I start to recite the beacon spell again. Isabella barely has enough life left, but there is no time to ask for her permission. Her hair falls out in soft, grey clumps and when she screams, I see she has no teeth. When her scream dies, her eyes close and she is a genderless mummy. “I’m sorry,” I whisper, but she does not respond.
The star burns in my hand again. The Worm shifts from its pursuit of Emily and turns down the Road of Tears. Its howl increases in volume until it is the only sound in the world. Tin roofs flutter through the air and whole buildings roll down the street. Further down the road, people flee, but the wind pushes them off their feet. The road’s fused glass softens ahead of the Worm and the people burst into flame. The Worm rolls over them, leaving charred bodies pressed into the cooling glass.
It knows where we are now. The Worm is starting to taste me. As I become used to the gradients of its flavor, I understand it more. I have a taste of its thoughts, which is more than I can say about Isabella. The irony forces a sob from my guts.
The Worm howls down the road and there is a hint of terrible sadness in its flavor. The Worm is full of sorrow. And its flavor gives me a strange insight. It is driven to destroy magic and its drive is the source of its sorrow. I try to taste more, but the wind shifts too much.

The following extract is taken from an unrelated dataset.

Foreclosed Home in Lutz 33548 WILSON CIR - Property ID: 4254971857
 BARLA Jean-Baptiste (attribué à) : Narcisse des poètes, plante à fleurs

Isabella whispers something. I look away from the unfolding horror and press my ears to her lips. It takes two or three attempts before I understand.
Let me die. Her voice is agonized. This is not her desire for glory. This is agony. Even in the moments before I cast the last spell, I didn’t want to die, but she is much closer to dying than I was then. I am not a murderer; I am a torturer.
Emily flies away from the Worm, travelling fast enough that she will be past the city walls within seconds. She is on fire, flames trailing as she streaks through the sky. But the Worm stops and extends its impossible neck to swallow them.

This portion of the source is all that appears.